Insects. 2025 Jul 26;16(8):769. doi: 10.3390/insects16080769.
Research in biogeography, ecology, and biodiversity hinges on the availability of comprehensive datasets that detail species distributions and environmental conditions. At the forefront of this endeavor is the Global Biodiversity Information Facility (GBIF). This study focuses on investigating spatial biases and temporal trends in insect pollinator occurrence data within the GBIF dataset, specifically focusing on three pivotal pollinator groups: bees, hoverflies, and butterflies. Addressing these gaps in GBIF data is essential for comprehensive analyses and informed pollinator conservation efforts. We obtained occurrence data from GBIF for seven bee families, six butterfly families, and the Syrphidae family of hoverflies in 2024. Spatial biases were addressed by eliminating duplicate records with identical latitude and longitude coordinates. Species richness was assessed for each family and country. Temporal trends were examined by tallying annual occurrence records for each pollinator family, and the diversity of data sources within GBIF was evaluated by quantifying unique data publishers. We identified initial occurrence counts of 4,922,390 for bees, 1,703,131 for hoverflies, and 31,700,696 for butterflies, with a substantial portion containing duplicate records. On average, 81.4% of bee data, 77.2% of hoverfly data, and 65.4% of butterfly data were removed post-duplicate elimination for dataset refinement. Our dataset encompassed 9286 unique bee species, 2574 hoverfly species, and 17,895 butterfly species. Our temporal analysis revealed a notable trend in data recording, with 80% of bee and butterfly data collected after 2022, and a similar threshold for hoverflies reached after 2023. The United States, Germany, the United Kingdom, and Sweden consistently emerged as the top countries for occurrence data across all three groups. The analysis of data publishers highlighted iNaturalist.org as a top contributor to bee data. Overall, we uncovered significant biases in the occurrence data of pollinators from GBIF. These biases pose substantial challenges for future research on pollinator ecology and biodiversity conservation.

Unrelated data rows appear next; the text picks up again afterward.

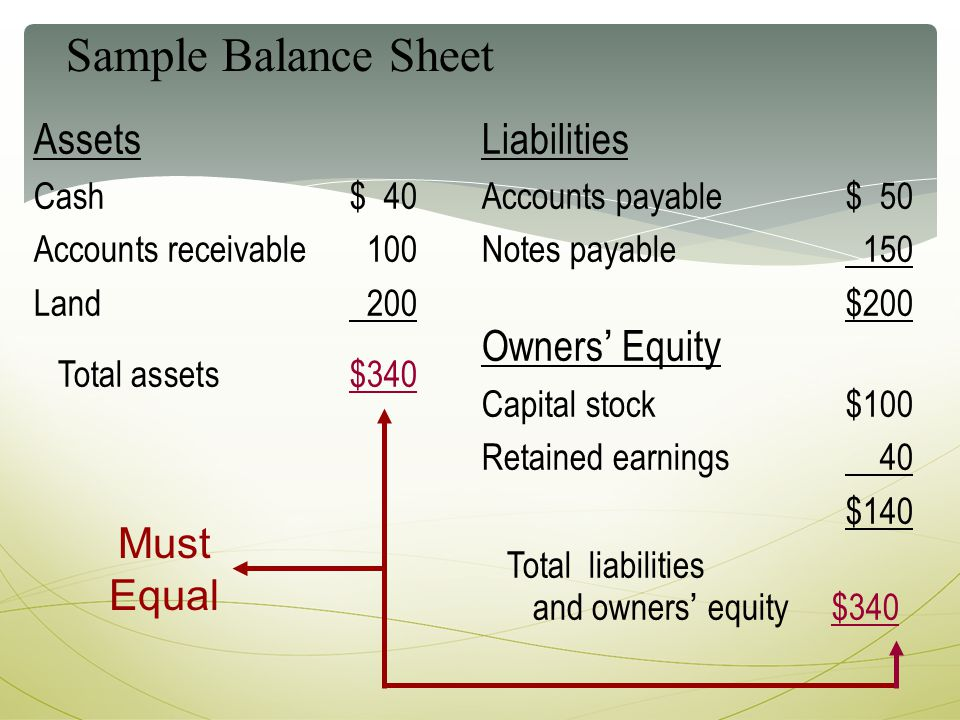 accounting for liabilities and owners' equity Liabilities represent claims by other parties aside from the owners against the assets of a company income refers to an increase in economic benefit during the accounting period in the form of an increase in asset or a decrease in liability that results in increase in equity, other than contribution.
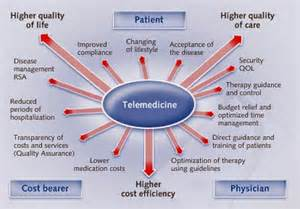 Connected Care Telemedicine Telemedicine Bangladesh
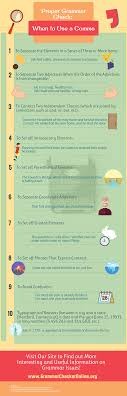 When To Use A Comma A Quick Guide Grammar Checker Online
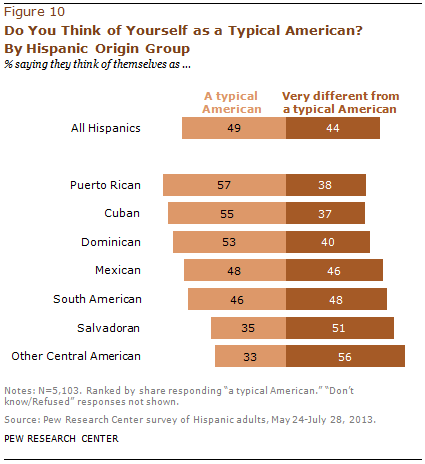 Do You Think of Yourself as a Typical American? By Hispanic Origin Group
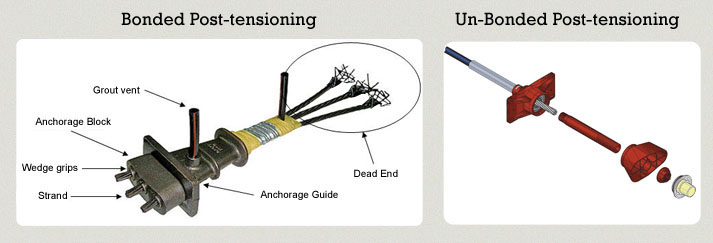 Utracon Structural Systems :: Types of Post Tensioning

生物地理学、生态学和生物多样性方面的研究依赖于详细记录物种分布和环境条件的综合数据集。全球生物多样性信息机构(GBIF)处于这项工作的前沿。本研究聚焦于调查GBIF数据集中昆虫传粉者出现数据的空间偏差和时间趋势,特别关注三个关键传粉者群体:蜜蜂、食蚜蝇和蝴蝶。解决GBIF数据中的这些差距对于全面分析和明智的传粉者保护工作至关重要。我们于2024年从GBIF获取了七个蜜蜂科、六个蝴蝶科和食蚜蝇科的出现数据。通过消除具有相同经纬度坐标的重复记录来解决空间偏差问题。对每个科和国家的物种丰富度进行了评估。通过统计每个传粉者科的年度出现记录来研究时间趋势,并通过量化独特的数据发布者来评估GBIF内数据源的多样性。我们确定蜜蜂的初始出现记录数为4922390条,食蚜蝇为1703131条,蝴蝶为31700696条,其中很大一部分包含重复记录。平均而言,为完善数据集,在消除重复记录后,分别有81.4%的蜜蜂数据、77.2%的食蚜蝇数据和65.4%的蝴蝶数据被移除。我们的数据集包含9286种独特的蜜蜂物种、2574种食蚜蝇物种和17895种蝴蝶物种。我们的时间分析揭示了数据记录中的一个显著趋势,即80%的蜜蜂和蝴蝶数据是在2022年之后收集的,食蚜蝇的数据在2023年之后达到了类似的阈值。美国、德国、英国和瑞典一直是所有这三个群体出现数据的主要国家。对数据发布者的分析突出显示iNaturalist.org是蜜蜂数据的主要贡献者。总体而言,我们发现GBIF中传粉者出现数据存在重大偏差。这些偏差给未来传粉者生态学和生物多样性保护研究带来了巨大挑战。